WASILLA — Matanuska Creamery and the state’s Department of Environmental Conservation are at odds over where and how the creamery can dispose of its waste byproducts.
The creamery has been without a septic service at its current location since 2008 and has hauled human waste to Anchorage for disposal. But milk waste is hauled to Point MacKenzie and sprayed on hay fields, or it dumped at a site near the intersection of Church and Schrock roads.
It’s the Church Road site that has become problematic.
“There appears to be some pits that were dug; however, when I found them doing that yesterday (Thursday) they were not using the pits they were just dumping it on the ground back at the end of one of the fields,” said Oran Woolley, environmental engineer with DEC in Wasilla.
He said the creamery is not allowed to do that.
Karen Olson, president of Matanuska Creamery, said in an email and a phone interview that she thought they were.
“The Church Road property has been in agricultural use since the 1960s. We were told by DEC in 2008 that state statutes did not address the manufacturing byproduct at all, but that dumping the wastewater on agricultural lands was fine,” Olson said.
Complaints about the practice started coming in this year, she said.
“A few weeks ago, DEC asked if we would consider hauling only to Point MacKenzie because the troopers were called,” Olson said. “I said we’d try to haul there some of the time, but that it was much more expensive to do so, and I reminded the caller we had been told that dumping the water on ag land was OK.”
The cost difference is significant for the creamery, she said. Hauling the plant’s milk waste to Point Mac costs $6,000, but the cost is only half that to use the Church Road site, Olson said.
She said that on Thursday, when Woolley came out to the site, her driver was told to stop dumping and she was told that whatever agreements she had with DEC were not in writing and that they were no longer valid.
“I have been told that dogs and children who trespass on the property don’t like the mud, and that when the wind is wrong there is an objectionable smell,” she said. “Not sure either of those should rise to the level of trooper and/or DEC involvement, especially since what we have been doing for the past several years has been known and approved. It adds calcium and pH buffering to the soil, and there is no smell after the water breaks down.”

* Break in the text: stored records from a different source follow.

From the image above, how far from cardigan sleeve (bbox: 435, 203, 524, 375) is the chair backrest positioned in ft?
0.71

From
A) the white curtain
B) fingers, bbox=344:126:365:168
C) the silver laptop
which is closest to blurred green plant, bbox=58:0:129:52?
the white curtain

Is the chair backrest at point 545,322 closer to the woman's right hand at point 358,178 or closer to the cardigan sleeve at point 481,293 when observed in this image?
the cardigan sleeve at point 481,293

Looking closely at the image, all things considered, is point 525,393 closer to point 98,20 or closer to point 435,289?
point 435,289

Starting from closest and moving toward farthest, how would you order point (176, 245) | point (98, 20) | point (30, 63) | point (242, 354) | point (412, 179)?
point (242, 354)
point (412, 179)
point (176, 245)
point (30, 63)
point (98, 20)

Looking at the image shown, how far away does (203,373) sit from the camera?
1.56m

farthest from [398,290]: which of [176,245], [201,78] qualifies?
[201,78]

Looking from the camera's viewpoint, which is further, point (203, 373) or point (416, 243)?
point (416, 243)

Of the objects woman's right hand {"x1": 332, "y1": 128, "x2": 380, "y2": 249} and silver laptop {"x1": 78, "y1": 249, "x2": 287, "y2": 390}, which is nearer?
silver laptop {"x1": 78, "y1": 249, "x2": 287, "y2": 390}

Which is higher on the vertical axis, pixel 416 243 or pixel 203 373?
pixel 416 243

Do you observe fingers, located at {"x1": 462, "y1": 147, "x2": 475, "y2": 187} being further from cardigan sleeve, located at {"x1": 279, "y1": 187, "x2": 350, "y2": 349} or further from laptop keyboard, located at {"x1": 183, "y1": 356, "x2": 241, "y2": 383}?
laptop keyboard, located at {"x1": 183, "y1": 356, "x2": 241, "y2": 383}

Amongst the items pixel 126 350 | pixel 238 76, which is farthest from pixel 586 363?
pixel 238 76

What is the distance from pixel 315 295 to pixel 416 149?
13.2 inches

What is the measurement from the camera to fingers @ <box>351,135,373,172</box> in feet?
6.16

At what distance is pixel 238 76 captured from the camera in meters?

Woolley said that the wastewater does, indeed, smell terrible. He said it’s not quite industrial waste and not quite sewage. It’s whey left over from cheese making added to milk flushed out of the tanks and the water used to clean the tanks. Everything in it is organic, though. He said there is no threat to any waterways, but that if it did somehow wind up in a stream it would kill fish.

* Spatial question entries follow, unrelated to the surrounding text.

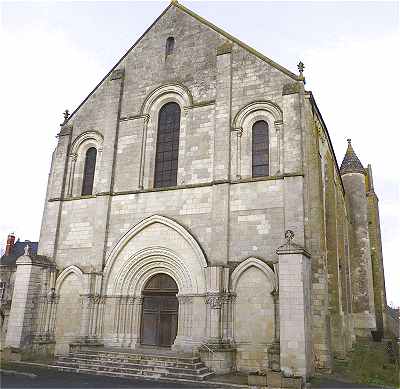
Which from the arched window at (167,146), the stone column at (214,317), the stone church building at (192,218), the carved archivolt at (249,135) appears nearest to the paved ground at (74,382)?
the stone church building at (192,218)

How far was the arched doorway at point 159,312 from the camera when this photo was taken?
1423 centimetres

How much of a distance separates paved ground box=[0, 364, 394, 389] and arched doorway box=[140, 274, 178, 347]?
2961 mm

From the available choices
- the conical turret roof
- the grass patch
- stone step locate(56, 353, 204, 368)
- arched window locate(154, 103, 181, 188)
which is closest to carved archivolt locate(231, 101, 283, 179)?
arched window locate(154, 103, 181, 188)

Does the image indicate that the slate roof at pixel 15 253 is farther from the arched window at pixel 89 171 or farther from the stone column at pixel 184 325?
the stone column at pixel 184 325

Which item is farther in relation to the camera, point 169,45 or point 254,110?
point 169,45

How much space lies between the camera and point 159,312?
576 inches

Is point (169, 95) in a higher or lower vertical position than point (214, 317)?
higher

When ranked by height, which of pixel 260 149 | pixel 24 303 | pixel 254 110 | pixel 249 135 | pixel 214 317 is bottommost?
pixel 214 317

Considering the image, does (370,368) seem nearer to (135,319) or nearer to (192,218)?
(192,218)

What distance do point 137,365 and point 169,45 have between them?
13.0 m

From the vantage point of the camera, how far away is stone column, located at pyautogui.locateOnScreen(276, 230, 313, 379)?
35.5 ft

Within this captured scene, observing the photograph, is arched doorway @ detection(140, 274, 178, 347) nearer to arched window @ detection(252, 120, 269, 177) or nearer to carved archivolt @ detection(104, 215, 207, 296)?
carved archivolt @ detection(104, 215, 207, 296)

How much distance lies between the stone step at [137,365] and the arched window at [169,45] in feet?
41.0

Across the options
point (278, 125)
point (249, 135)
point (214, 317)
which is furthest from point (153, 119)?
point (214, 317)
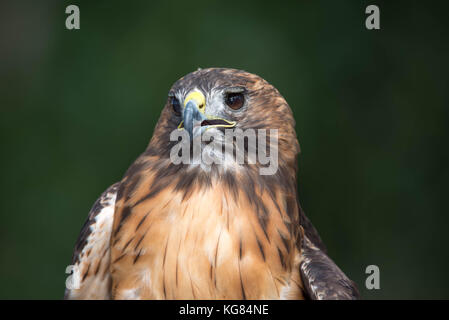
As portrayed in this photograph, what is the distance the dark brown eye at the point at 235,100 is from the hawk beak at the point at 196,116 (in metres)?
0.08

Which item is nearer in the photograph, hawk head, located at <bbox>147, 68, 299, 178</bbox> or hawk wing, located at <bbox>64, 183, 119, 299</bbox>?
hawk head, located at <bbox>147, 68, 299, 178</bbox>

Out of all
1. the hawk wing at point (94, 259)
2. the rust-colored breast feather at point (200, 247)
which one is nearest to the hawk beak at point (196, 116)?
the rust-colored breast feather at point (200, 247)

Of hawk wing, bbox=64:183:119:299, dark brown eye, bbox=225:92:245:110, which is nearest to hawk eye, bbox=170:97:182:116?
dark brown eye, bbox=225:92:245:110

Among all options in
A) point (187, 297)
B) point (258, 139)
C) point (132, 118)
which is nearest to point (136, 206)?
point (187, 297)

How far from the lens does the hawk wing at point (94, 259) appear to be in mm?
1920

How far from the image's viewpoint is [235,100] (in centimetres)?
181

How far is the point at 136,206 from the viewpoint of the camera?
1.76 meters

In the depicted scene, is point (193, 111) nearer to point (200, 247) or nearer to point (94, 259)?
point (200, 247)

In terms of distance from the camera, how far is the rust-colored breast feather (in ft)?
5.45

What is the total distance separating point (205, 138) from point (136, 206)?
0.33m

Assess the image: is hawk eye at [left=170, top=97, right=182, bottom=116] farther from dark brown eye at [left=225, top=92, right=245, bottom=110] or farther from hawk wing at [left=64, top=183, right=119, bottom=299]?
hawk wing at [left=64, top=183, right=119, bottom=299]

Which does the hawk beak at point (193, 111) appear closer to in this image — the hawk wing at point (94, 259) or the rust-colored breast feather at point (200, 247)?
the rust-colored breast feather at point (200, 247)

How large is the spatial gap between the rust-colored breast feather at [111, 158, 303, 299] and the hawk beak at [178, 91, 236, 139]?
20 cm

He said the land in question actually belongs to the state Department of Natural Resources. Olson said she has a 55-year lease of the land that is good until 2023.
“The creamery has a lease on that state land from DNR and so I am currently working with the Department of Natural Resources to come up with a consequence,” Woolley said. “I’m sure there will be something.”
Olson said the creamery will stop dumping there and find some way to accommodate the extra $3,000 in dumping costs. Meanwhile, the creamery is trying to relocate to a place where it can hook into some kind of septic service.
“We are working very hard to move to a location where we do not have to haul, and this should be accomplished within a matter of a few months,” she said.
Olson said the creamery has plans to relocate to a site connected to the city of Wasilla’s wastewater system. She said Wasilla has agreed to accept the waste.
She said she’d like to talk to local farmers interested in using the nutrient-rich milk waste to enrich their land.